Sucedieron grandes maravillas y prodigios en esta preciosa muerte
de la Reina.
Porque se
eclipsó el sol, y en señal de luto escondió su luz por algunas horas. A la casa
del Cenáculo concurrieron muchas aves de diversos géneros y con tristes cantos
y gemidos estuvieron algún tiempo clamoreando y moviendo a llanto a cuantos las
oían. Conmoviose toda Jerusalén, y admirados concurrían muchos
confesando a
voces el poder de Dios y la grandeza de sus obras; otros estaban atónitos y
como fuera de sí. Los Apóstoles y discípulos con otros fieles se deshacían en
lágrimas y suspiros. Acudieron muchos enfermos y todos fueron sanos. Salieron
del purgatorio las almas que en él estaban. Y la mayor maravilla fue que, en
expirando María santísima, en la misma hora tres personas expiraron también, un
hombre en Jerusalén y dos mujeres
muy vecinas
del Cenáculo; y murieron en pecado sin penitencia, con que se condenaban, pero
llegando su causa al tribunal de Cristo pidió misericordia para ellos la
dulcísima Madre y fueron restituidos a la vida, y después la mejoraron de
manera que murieron en gracia y se salvaron. Este privilegio no fue general
para otros que en aquel día murieron en el mundo, sino para aquellos tres que
concurrieron a la misma hora en Jerusalén.
Hija mía,
sobre lo que has entendido y escrito de mi glorioso tránsito, quiero
declararte
otro privilegio que me concedió mi Hijo santísimo en aquella hora. Ya dejas escrito
(CF. supra n. 739) cómo Su Majestad dejó a mi elección si quería admitir el
morir o pasar sin este trabajo a la visión beatífica y eterna. Y si yo rehusara
la muerte, sin duda me lo concediera el Altísimo, porque como en mí no tuvo
parte el pecado, tampoco la tuviera la pena que fue la muerte. Como también
fuera lo mismo en mi Hijo santísimo, y con mayor título, si Él no se cargara de
satisfacer a la divina Justicia por los hombres,
por medio de su pasión y muerte.
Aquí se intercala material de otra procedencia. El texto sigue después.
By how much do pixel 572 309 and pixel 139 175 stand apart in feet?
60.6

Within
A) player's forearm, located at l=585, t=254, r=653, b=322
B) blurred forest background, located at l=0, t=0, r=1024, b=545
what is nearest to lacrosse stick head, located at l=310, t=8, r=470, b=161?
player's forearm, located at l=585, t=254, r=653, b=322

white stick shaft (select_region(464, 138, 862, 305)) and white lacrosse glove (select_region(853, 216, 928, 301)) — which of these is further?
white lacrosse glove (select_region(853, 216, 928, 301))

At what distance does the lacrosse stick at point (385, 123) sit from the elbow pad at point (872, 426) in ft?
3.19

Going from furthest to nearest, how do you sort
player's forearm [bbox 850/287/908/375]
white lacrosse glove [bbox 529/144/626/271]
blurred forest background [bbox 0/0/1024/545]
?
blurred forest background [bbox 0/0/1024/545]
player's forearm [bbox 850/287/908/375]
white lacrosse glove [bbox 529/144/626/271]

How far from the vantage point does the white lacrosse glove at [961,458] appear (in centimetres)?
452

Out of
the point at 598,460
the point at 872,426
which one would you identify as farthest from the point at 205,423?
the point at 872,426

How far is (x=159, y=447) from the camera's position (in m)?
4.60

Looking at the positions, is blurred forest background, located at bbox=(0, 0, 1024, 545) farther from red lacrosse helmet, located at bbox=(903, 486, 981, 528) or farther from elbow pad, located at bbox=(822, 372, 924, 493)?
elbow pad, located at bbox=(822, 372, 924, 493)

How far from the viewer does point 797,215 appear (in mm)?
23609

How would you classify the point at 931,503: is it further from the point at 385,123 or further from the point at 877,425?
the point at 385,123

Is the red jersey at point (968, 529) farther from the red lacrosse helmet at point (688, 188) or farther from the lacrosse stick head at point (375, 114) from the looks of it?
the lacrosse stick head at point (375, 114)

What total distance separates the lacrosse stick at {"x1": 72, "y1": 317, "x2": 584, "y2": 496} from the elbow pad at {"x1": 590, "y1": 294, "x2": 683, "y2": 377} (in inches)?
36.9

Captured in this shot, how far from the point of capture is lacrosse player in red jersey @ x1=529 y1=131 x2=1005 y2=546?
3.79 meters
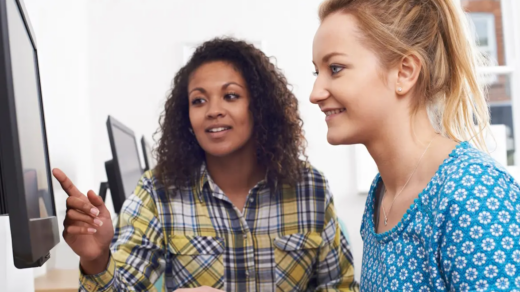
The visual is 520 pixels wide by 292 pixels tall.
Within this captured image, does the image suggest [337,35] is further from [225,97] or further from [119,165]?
[119,165]

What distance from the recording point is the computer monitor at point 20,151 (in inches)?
24.1

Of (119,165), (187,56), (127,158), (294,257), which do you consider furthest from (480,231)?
(187,56)

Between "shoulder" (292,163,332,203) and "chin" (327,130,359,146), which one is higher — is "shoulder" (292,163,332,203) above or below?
below

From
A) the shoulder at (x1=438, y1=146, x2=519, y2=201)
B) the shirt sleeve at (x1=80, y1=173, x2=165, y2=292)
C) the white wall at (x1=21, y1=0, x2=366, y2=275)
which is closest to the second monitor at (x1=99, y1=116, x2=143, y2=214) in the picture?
the shirt sleeve at (x1=80, y1=173, x2=165, y2=292)

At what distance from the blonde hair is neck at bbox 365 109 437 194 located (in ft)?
0.08

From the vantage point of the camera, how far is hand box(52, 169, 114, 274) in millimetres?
982

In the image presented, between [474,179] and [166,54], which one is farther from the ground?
[166,54]

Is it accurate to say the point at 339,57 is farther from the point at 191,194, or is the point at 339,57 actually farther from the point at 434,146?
the point at 191,194

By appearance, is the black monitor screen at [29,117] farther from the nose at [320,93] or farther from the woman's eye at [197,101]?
the woman's eye at [197,101]

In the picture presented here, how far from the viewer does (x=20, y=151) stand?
63 cm

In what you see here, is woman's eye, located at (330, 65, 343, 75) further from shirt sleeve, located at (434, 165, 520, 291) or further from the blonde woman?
shirt sleeve, located at (434, 165, 520, 291)

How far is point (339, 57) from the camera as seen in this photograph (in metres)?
0.98

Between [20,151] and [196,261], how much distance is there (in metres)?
0.93

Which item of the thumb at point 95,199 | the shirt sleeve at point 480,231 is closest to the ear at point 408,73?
the shirt sleeve at point 480,231
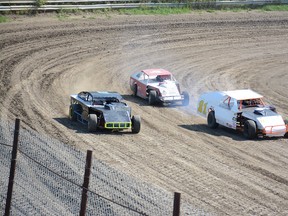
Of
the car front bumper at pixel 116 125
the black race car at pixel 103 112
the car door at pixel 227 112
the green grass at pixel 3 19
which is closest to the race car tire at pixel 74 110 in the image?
the black race car at pixel 103 112

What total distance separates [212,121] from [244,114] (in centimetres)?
140

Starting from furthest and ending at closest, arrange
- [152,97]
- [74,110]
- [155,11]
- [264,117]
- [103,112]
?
[155,11] → [152,97] → [74,110] → [264,117] → [103,112]

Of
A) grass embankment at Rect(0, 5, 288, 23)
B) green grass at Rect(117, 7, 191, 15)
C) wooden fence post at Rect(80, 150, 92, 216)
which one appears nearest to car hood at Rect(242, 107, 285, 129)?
wooden fence post at Rect(80, 150, 92, 216)

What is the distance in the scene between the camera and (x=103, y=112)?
963 inches

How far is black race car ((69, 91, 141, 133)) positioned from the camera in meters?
24.1

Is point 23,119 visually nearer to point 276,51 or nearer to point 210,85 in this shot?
point 210,85

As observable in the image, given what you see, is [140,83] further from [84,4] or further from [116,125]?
[84,4]

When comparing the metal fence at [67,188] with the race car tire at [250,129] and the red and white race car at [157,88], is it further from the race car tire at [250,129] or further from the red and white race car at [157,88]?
the red and white race car at [157,88]

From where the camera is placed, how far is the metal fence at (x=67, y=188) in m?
15.5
Esta elegí yo de voluntad para
imitarle y seguirle, como lo hice en sentir su dolorosa pasión; y porque,
habiendo yo visto morir a mi Hijo y a mi Dios verdadero, si rehusara yo la
muerte no satisficiera al amor que le debía y dejara un gran vacío en la
similitud y conformidad que yo deseaba con el mismo Señor humanado, y Su
Majestad quería que yo tuviese en todo similitud con su humanidad santísima; y como
yo no pudiera desde entonces recompensar este defecto, no tuviera mi alma la plenitud
de gozo que tengo de haber muerto como murió mi Dios y Señor.
Por esto le fue tan agradable que yo eligiese el morir, y se
obligó tanto su dignación en mi prudencia y amor que en retorno me hizo luego
un singular favor para los hijos de la Iglesia, conforme a mis deseos. Este
fue, que todos mis devotos que le llamaren en la muerte, interponiéndome por su
abogada para que les socorra, en memoria de mi dichoso tránsito y por la
voluntad con que quise morir para imitarle estén debajo de mi especial protección
en aquella hora, para que yo los defienda del demonio y los asista y ampare y al
fin los presente en el tribunal de su misericordia y en él interceda por ellos.
Para todo esto me concedió nueva potestad y comisión y el mismo Señor me
prometió que les daría grandes auxilios de su gracia para morir bien, y para
vivir con mayor pureza, si antes me invocaban, venerando este misterio de mi
preciosa muerte. Y así quiero, hija mía, que desde hoy con íntimo afecto y
devoción hagas continuamente memoria de ella y bendigas, magnifiques y alabes
al Omnipotente, que conmigo quiso obrar tan venerables maravillas en beneficio
mío y de los mortales. Con este cuidado obligarás al mismo Señor y a mí para
que en aquella última hora te amparemos.